## start Data for processing
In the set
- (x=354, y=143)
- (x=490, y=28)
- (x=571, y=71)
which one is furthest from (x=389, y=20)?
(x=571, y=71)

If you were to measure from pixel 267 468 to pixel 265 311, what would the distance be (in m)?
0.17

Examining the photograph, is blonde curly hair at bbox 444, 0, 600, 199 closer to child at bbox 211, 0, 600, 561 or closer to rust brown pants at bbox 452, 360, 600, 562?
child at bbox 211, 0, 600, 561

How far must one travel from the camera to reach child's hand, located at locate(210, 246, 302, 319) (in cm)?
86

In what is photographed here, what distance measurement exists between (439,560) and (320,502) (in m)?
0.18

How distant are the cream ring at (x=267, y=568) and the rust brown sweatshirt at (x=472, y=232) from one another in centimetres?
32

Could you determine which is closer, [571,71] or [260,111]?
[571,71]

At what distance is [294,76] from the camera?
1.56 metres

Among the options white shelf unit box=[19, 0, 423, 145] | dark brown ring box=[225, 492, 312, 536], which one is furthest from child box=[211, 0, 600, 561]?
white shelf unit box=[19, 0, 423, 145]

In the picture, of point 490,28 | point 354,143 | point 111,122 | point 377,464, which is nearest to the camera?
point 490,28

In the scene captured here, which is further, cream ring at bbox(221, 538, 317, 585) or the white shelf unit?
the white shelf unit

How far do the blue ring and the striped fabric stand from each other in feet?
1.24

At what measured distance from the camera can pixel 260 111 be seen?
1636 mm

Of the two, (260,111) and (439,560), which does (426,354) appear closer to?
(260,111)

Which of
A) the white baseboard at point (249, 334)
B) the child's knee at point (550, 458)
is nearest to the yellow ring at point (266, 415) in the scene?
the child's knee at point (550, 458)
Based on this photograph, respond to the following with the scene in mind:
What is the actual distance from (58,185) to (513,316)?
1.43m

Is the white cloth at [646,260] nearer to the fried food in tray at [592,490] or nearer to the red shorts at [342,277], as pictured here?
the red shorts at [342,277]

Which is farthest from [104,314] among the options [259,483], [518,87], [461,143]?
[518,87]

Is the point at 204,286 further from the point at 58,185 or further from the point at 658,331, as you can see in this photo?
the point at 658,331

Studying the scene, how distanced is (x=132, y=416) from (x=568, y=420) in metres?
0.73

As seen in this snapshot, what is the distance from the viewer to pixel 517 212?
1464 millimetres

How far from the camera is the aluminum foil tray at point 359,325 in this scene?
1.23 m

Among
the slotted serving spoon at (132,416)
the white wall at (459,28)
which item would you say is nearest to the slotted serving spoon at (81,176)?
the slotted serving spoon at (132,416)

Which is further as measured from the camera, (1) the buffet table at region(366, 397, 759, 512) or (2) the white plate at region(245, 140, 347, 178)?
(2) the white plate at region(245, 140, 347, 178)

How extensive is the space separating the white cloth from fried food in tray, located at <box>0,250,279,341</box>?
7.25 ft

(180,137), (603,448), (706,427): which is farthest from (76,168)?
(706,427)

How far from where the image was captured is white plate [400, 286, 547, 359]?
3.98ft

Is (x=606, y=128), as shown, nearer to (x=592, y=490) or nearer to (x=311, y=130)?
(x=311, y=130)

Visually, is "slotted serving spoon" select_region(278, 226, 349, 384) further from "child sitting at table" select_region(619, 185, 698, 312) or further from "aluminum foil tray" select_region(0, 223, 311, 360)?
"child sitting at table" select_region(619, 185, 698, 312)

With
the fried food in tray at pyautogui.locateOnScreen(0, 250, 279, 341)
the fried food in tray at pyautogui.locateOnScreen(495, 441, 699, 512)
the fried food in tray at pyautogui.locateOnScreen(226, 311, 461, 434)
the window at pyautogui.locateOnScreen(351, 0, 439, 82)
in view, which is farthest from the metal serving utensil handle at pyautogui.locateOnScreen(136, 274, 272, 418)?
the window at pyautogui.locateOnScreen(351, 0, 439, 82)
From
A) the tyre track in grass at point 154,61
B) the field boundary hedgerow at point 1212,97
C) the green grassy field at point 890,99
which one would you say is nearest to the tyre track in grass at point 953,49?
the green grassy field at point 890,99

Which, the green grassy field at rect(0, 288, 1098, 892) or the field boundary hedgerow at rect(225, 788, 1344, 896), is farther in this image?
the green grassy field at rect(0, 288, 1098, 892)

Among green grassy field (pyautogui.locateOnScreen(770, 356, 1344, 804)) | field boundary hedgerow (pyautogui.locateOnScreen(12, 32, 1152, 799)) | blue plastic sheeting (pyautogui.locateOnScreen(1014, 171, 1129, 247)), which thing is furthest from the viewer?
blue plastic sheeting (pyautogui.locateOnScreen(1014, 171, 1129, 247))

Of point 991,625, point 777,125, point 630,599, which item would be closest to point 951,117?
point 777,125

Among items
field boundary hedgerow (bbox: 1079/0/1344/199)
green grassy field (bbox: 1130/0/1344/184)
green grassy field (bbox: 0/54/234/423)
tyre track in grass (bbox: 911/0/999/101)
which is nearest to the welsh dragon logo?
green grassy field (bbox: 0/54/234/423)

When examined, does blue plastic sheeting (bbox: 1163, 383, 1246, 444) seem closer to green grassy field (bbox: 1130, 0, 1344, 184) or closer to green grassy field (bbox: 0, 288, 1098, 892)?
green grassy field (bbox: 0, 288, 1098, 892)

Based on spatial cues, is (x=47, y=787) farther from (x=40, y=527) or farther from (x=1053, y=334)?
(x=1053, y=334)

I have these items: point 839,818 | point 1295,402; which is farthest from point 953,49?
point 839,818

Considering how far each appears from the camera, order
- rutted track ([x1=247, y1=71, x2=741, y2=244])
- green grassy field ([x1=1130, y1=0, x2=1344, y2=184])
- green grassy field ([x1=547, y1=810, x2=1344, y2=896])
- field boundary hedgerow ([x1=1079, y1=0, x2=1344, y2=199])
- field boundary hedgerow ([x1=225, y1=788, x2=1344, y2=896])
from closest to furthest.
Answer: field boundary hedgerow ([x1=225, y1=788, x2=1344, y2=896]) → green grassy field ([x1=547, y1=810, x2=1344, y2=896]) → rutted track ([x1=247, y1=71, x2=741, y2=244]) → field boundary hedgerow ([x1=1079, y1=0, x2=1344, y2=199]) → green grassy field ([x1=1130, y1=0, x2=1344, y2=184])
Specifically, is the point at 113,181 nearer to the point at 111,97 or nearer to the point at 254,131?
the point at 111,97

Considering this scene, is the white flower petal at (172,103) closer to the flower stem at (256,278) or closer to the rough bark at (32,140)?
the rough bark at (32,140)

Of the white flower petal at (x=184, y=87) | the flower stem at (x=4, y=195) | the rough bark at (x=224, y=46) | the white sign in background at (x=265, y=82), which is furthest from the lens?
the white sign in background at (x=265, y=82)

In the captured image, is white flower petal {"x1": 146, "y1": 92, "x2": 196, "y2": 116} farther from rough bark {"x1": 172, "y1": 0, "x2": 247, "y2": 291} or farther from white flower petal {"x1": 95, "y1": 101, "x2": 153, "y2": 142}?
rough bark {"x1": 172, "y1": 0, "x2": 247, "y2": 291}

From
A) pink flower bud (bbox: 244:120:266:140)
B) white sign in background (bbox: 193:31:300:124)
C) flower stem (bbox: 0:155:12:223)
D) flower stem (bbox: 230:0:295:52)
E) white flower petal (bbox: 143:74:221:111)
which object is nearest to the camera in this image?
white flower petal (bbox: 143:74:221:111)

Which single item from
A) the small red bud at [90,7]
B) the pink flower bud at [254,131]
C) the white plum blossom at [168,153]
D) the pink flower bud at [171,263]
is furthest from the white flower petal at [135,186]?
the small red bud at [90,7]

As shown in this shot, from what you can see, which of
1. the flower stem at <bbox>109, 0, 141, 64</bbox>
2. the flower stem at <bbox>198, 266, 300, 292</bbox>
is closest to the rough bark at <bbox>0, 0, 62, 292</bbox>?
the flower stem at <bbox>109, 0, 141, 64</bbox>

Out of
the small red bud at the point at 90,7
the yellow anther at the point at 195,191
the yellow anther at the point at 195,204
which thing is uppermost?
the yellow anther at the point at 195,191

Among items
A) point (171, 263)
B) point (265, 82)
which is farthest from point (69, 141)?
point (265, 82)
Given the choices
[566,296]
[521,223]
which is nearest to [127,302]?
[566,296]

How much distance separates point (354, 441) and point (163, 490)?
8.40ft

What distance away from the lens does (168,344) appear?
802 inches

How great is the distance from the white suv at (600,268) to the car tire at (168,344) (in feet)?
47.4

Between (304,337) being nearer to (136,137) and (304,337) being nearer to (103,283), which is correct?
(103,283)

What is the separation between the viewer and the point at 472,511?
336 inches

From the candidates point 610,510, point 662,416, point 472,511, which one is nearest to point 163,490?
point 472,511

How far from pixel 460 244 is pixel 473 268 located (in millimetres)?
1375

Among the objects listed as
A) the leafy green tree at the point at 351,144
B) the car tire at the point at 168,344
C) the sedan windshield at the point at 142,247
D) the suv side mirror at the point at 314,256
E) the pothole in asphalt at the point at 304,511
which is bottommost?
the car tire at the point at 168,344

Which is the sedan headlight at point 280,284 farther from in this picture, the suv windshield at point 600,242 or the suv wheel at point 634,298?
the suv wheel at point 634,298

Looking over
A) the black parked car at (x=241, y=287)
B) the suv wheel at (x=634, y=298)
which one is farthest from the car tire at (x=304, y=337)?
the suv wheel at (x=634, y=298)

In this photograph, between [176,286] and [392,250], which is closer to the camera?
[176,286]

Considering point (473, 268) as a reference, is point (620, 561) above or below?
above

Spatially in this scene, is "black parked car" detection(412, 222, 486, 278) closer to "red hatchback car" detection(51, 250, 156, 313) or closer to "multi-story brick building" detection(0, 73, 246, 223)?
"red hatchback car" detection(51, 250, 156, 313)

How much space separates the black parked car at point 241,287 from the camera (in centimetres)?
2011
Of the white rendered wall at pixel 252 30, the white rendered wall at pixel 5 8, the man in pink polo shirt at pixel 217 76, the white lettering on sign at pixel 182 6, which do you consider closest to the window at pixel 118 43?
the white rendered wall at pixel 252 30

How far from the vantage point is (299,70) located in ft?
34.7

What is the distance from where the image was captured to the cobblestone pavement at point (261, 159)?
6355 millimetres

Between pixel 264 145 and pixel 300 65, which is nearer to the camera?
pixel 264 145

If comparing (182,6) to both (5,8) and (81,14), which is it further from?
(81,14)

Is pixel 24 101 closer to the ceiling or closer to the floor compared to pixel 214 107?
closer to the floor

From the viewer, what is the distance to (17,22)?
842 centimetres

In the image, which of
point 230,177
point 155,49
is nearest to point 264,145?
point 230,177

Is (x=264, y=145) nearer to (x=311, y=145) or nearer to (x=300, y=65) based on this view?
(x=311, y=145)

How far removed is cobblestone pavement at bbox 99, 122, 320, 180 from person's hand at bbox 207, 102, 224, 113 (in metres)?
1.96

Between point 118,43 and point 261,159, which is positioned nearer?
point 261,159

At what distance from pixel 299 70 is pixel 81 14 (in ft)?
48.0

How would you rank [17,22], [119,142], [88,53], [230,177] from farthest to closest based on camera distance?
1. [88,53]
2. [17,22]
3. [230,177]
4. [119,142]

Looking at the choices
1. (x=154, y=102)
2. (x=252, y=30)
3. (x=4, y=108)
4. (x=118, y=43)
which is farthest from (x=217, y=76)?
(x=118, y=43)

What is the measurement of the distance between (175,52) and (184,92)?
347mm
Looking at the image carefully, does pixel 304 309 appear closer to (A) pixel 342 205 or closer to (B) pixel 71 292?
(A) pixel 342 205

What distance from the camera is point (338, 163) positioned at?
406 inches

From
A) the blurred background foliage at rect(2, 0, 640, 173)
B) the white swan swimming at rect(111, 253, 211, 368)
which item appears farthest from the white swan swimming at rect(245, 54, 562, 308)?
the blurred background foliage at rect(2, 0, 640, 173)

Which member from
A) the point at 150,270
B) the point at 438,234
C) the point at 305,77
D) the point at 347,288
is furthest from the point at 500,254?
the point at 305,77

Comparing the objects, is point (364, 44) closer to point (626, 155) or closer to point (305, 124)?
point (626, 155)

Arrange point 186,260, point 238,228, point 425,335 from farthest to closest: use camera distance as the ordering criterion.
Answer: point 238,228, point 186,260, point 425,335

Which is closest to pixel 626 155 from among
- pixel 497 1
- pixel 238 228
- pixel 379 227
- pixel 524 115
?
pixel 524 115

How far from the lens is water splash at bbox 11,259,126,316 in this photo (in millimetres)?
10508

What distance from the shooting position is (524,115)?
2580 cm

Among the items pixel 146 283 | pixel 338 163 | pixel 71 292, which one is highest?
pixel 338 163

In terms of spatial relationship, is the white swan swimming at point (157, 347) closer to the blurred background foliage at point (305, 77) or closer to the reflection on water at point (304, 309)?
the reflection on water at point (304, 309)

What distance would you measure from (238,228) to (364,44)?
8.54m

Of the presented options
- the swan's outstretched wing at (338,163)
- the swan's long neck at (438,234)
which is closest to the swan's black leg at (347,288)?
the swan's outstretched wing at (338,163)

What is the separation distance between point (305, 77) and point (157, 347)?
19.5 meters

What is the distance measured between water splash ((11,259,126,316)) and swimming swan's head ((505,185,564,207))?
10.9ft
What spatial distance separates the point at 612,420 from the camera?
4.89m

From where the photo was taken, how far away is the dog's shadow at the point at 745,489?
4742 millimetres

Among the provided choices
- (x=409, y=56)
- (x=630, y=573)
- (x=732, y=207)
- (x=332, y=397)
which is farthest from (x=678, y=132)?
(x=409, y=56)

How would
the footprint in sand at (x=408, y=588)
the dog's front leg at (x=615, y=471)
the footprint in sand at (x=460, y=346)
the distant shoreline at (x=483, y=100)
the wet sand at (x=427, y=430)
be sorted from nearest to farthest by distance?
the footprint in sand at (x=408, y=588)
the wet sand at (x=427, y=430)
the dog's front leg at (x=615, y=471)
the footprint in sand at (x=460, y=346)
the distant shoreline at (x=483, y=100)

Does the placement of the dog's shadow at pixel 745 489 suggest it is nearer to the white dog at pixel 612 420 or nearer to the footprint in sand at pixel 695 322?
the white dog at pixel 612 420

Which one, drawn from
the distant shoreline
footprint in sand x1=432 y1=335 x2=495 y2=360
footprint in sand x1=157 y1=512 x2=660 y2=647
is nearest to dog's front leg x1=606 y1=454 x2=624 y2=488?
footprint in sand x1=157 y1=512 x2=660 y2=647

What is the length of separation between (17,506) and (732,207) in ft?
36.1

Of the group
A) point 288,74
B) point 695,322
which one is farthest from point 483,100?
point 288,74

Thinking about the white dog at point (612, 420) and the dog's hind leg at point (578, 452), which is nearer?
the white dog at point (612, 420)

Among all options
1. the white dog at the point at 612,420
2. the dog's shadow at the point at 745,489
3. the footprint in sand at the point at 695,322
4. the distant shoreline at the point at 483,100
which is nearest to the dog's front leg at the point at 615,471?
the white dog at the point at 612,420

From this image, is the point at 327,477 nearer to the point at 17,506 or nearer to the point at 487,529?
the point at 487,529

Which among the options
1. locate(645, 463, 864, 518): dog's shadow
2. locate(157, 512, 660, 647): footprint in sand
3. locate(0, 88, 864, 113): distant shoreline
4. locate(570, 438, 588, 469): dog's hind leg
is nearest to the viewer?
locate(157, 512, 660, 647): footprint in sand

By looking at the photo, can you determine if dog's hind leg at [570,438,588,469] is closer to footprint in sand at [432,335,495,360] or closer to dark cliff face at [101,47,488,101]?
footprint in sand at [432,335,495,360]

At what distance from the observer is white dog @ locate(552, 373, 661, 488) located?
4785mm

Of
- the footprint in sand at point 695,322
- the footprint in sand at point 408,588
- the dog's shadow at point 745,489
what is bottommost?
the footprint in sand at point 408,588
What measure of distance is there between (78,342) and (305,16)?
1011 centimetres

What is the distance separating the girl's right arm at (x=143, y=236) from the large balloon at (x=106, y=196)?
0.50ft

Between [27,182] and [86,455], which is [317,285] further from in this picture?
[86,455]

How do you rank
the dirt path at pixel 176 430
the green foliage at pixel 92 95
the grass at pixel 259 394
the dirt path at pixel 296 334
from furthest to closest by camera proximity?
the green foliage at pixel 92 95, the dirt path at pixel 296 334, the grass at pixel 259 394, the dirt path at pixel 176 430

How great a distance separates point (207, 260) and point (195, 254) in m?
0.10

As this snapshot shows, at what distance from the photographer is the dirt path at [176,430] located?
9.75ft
## end Data for processing
# Your goal:
Transcribe the rows verbatim, starting with the line that contains "Between (304,337) being" and continuing through the line that contains "6355 millimetres", with both of those lines included.

# Answer to the task:
Between (304,337) being nearer to (136,137) and (304,337) being nearer to (103,283), which is correct?
(103,283)

What is the separation between the viewer and the point at 472,511?
336 inches

From the candidates point 610,510, point 662,416, point 472,511, which one is nearest to point 163,490?
point 472,511

How far from pixel 460 244 is pixel 473 268 located (in millimetres)?
1375

Among the objects listed as
A) the leafy green tree at the point at 351,144
B) the car tire at the point at 168,344
C) the sedan windshield at the point at 142,247
D) the suv side mirror at the point at 314,256
E) the pothole in asphalt at the point at 304,511
which is bottommost?
the car tire at the point at 168,344

Which is the sedan headlight at point 280,284 farther from in this picture, the suv windshield at point 600,242 or the suv wheel at point 634,298?
the suv wheel at point 634,298

Looking over
A) the black parked car at (x=241, y=287)
B) the suv wheel at (x=634, y=298)
which one is farthest from the car tire at (x=304, y=337)?
the suv wheel at (x=634, y=298)

In this photograph, between [176,286] and [392,250], which is closer to the camera?
[176,286]

Considering point (473, 268) as a reference, is point (620, 561) above or below?
above

Spatially in this scene, is "black parked car" detection(412, 222, 486, 278) closer to "red hatchback car" detection(51, 250, 156, 313) or closer to "multi-story brick building" detection(0, 73, 246, 223)?
"red hatchback car" detection(51, 250, 156, 313)

How much space separates the black parked car at point 241,287 from the camera (in centimetres)?
2011
Of the white rendered wall at pixel 252 30, the white rendered wall at pixel 5 8, the man in pink polo shirt at pixel 217 76, the white lettering on sign at pixel 182 6, which do you consider closest to the window at pixel 118 43?
the white rendered wall at pixel 252 30

How far from the vantage point is (299,70) located in ft?
34.7

What is the distance from where the image was captured to the cobblestone pavement at point (261, 159)?
6355 millimetres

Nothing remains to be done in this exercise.